Skip every picture, and output exactly the lines starting at the one with "From the image, does" and running through the last line of the material below.

--- Raw data ---

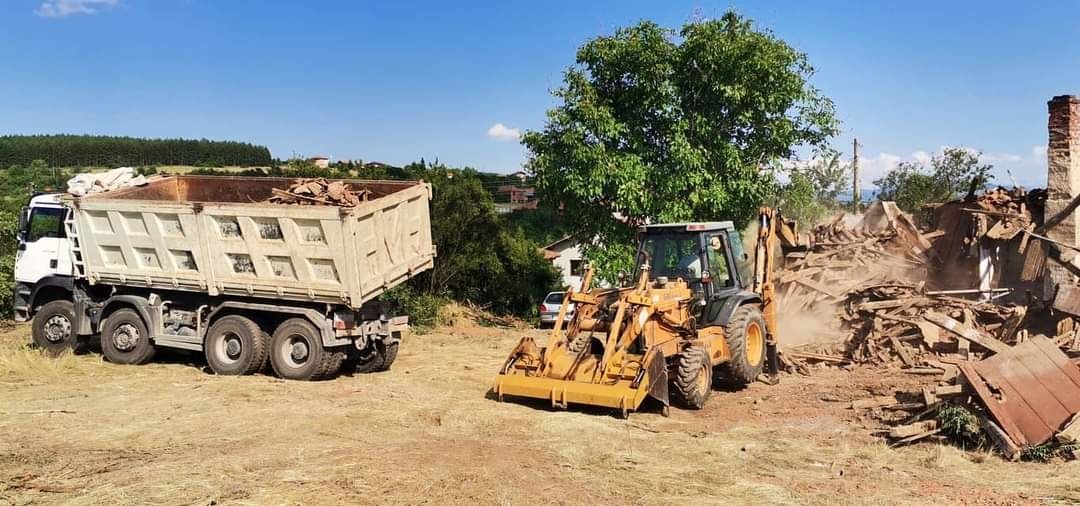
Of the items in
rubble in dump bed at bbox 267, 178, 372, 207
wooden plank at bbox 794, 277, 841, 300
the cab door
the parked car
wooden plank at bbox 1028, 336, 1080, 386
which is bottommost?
the parked car

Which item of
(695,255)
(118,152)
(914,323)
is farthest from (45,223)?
(118,152)

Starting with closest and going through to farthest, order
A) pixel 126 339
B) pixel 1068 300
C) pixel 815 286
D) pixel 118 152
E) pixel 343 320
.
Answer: pixel 343 320, pixel 1068 300, pixel 126 339, pixel 815 286, pixel 118 152

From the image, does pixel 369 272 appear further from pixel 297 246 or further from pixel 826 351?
pixel 826 351

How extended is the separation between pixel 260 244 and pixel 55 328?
433 cm

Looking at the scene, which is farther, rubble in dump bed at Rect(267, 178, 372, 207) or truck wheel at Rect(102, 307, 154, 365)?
truck wheel at Rect(102, 307, 154, 365)

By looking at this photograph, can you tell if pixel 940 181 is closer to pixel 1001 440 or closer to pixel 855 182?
pixel 855 182

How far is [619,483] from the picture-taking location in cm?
683

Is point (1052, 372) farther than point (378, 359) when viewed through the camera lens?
No

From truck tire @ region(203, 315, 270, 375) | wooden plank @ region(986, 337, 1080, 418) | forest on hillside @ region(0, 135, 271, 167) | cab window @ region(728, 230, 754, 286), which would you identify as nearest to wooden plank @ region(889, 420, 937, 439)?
wooden plank @ region(986, 337, 1080, 418)

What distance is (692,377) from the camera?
31.2ft

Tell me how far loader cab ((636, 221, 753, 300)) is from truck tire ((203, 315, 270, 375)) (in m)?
5.43

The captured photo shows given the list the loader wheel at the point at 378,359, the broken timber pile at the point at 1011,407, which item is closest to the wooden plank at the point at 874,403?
the broken timber pile at the point at 1011,407

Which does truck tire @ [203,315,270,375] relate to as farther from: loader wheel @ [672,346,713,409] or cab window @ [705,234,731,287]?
cab window @ [705,234,731,287]

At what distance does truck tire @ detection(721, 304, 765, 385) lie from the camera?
35.0 ft
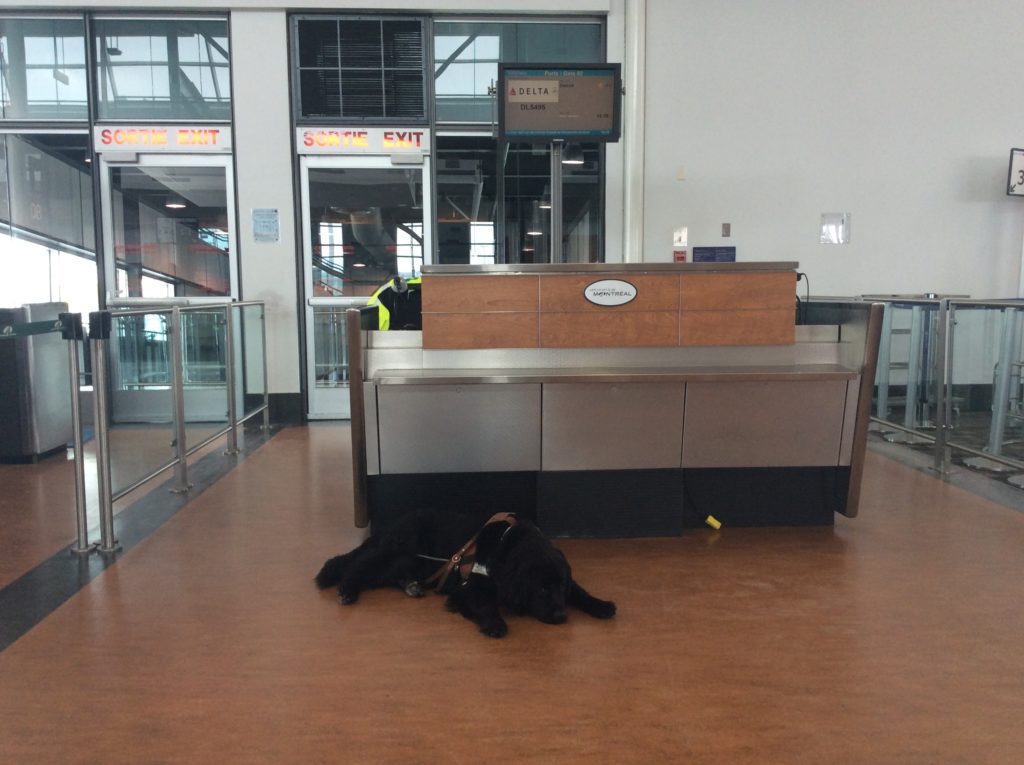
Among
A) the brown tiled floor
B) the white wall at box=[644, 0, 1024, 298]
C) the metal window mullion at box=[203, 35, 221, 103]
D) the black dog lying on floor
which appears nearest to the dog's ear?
the black dog lying on floor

---

Task answer:
From the image, does pixel 369 272 appear further from pixel 297 246 or further from pixel 826 351?
pixel 826 351

How extended is the separation between pixel 260 244 and pixel 55 328?
433 cm

Looking at the scene, which is farther, rubble in dump bed at Rect(267, 178, 372, 207) or truck wheel at Rect(102, 307, 154, 365)?
truck wheel at Rect(102, 307, 154, 365)

By looking at this photograph, can you tell if pixel 940 181 is closer to pixel 1001 440 or closer to pixel 855 182?
pixel 855 182

How far is [619,483] from the picture-taking location in cm?
683

Is point (1052, 372) farther than point (378, 359) when viewed through the camera lens?
No

From truck tire @ region(203, 315, 270, 375) | wooden plank @ region(986, 337, 1080, 418) | forest on hillside @ region(0, 135, 271, 167) | cab window @ region(728, 230, 754, 286), which would you identify as nearest to wooden plank @ region(889, 420, 937, 439)?
wooden plank @ region(986, 337, 1080, 418)

What distance is (692,377) from the camera?
31.2ft

Tell me how far loader cab ((636, 221, 753, 300)) is from truck tire ((203, 315, 270, 375)) (in m)?
5.43

The captured photo shows given the list the loader wheel at the point at 378,359, the broken timber pile at the point at 1011,407, which item is closest to the wooden plank at the point at 874,403?
the broken timber pile at the point at 1011,407

Which does truck tire @ [203,315,270,375] relate to as farther from: loader wheel @ [672,346,713,409] or cab window @ [705,234,731,287]?
cab window @ [705,234,731,287]

At what distance does truck tire @ detection(721, 304, 765, 385) lie from the camera?
35.0 ft
Among
A) the brown tiled floor
B) the white wall at box=[644, 0, 1024, 298]
C) the metal window mullion at box=[203, 35, 221, 103]
D) the black dog lying on floor
which appears nearest to the dog's ear?
the black dog lying on floor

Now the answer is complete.